* Items from a data source *
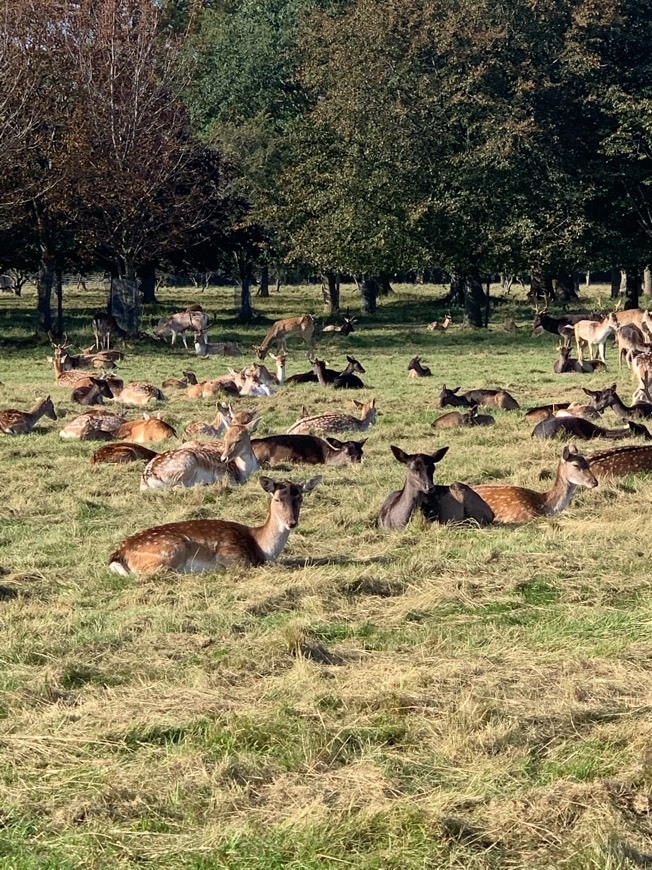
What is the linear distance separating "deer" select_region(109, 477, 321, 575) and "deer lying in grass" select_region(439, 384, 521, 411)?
868cm

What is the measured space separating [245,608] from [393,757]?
2046 mm

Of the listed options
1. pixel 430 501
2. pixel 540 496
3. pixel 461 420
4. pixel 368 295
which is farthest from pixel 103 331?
pixel 430 501

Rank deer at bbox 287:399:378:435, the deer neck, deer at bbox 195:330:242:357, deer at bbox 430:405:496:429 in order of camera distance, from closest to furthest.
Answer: the deer neck, deer at bbox 287:399:378:435, deer at bbox 430:405:496:429, deer at bbox 195:330:242:357

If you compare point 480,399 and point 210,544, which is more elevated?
point 210,544

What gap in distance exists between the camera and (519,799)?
3.95 metres

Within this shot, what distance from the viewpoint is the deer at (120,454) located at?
11.2 m

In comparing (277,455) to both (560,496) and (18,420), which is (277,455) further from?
(18,420)

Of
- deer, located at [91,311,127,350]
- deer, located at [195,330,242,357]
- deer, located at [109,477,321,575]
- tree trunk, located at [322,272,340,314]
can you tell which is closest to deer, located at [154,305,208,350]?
deer, located at [195,330,242,357]

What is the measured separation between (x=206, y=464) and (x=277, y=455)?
1.38 m

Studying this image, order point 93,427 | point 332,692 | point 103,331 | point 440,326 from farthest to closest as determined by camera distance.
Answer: point 440,326, point 103,331, point 93,427, point 332,692

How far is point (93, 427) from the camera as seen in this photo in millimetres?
13375

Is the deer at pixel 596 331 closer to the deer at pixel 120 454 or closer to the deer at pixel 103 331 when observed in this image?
the deer at pixel 103 331

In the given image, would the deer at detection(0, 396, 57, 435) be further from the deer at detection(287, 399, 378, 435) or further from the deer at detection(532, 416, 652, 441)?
the deer at detection(532, 416, 652, 441)

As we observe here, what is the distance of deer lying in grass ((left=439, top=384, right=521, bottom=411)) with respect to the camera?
1564cm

* PROBLEM TO WORK ON *
Can you copy every line of the listing above word for word, leaving out the pictures?

* TASK RESULT *
What is the linear distance separating "deer" select_region(109, 477, 321, 575) and "deer lying in grass" select_region(439, 384, 521, 411)?
868cm

What is the measured space separating [245,608] from [393,757]?
2046 mm

Of the listed options
1. pixel 430 501
2. pixel 540 496
3. pixel 461 420
4. pixel 368 295
which is farthest from pixel 103 331?
pixel 430 501

Rank deer at bbox 287:399:378:435, the deer neck, deer at bbox 195:330:242:357, deer at bbox 430:405:496:429 in order of camera distance, from closest to furthest.
Answer: the deer neck, deer at bbox 287:399:378:435, deer at bbox 430:405:496:429, deer at bbox 195:330:242:357

If you compare point 480,399 and point 210,544, which is more elevated?
point 210,544

What gap in distance exists between the camera and (519,799)?
3.95 metres

Within this shot, what distance from the viewpoint is the deer at (120,454) located at?
11.2 m

In comparing (277,455) to both (560,496) and (18,420), which is (277,455) further from?
(18,420)

Of
- deer, located at [91,311,127,350]
- deer, located at [195,330,242,357]
- deer, located at [109,477,321,575]
- tree trunk, located at [322,272,340,314]
can you tell which is closest to deer, located at [154,305,208,350]?
deer, located at [195,330,242,357]

What is the measured separation between (x=206, y=464) and (x=277, y=455)?
1.38 m

Studying this image, order point 93,427 | point 332,692 | point 103,331 | point 440,326 from farthest to closest as determined by camera distance.
Answer: point 440,326, point 103,331, point 93,427, point 332,692

How far is point (93, 427) from the camera as seen in this photo in millimetres?
13375

Is the deer at pixel 596 331 closer to the deer at pixel 120 454 or closer to the deer at pixel 103 331 when observed in this image?
the deer at pixel 103 331

In the given image, would the deer at detection(0, 396, 57, 435) be further from the deer at detection(287, 399, 378, 435) or further from the deer at detection(532, 416, 652, 441)?
the deer at detection(532, 416, 652, 441)

As we observe here, what is the distance of deer lying in grass ((left=439, top=384, right=521, bottom=411)) with respect to the camera?
1564cm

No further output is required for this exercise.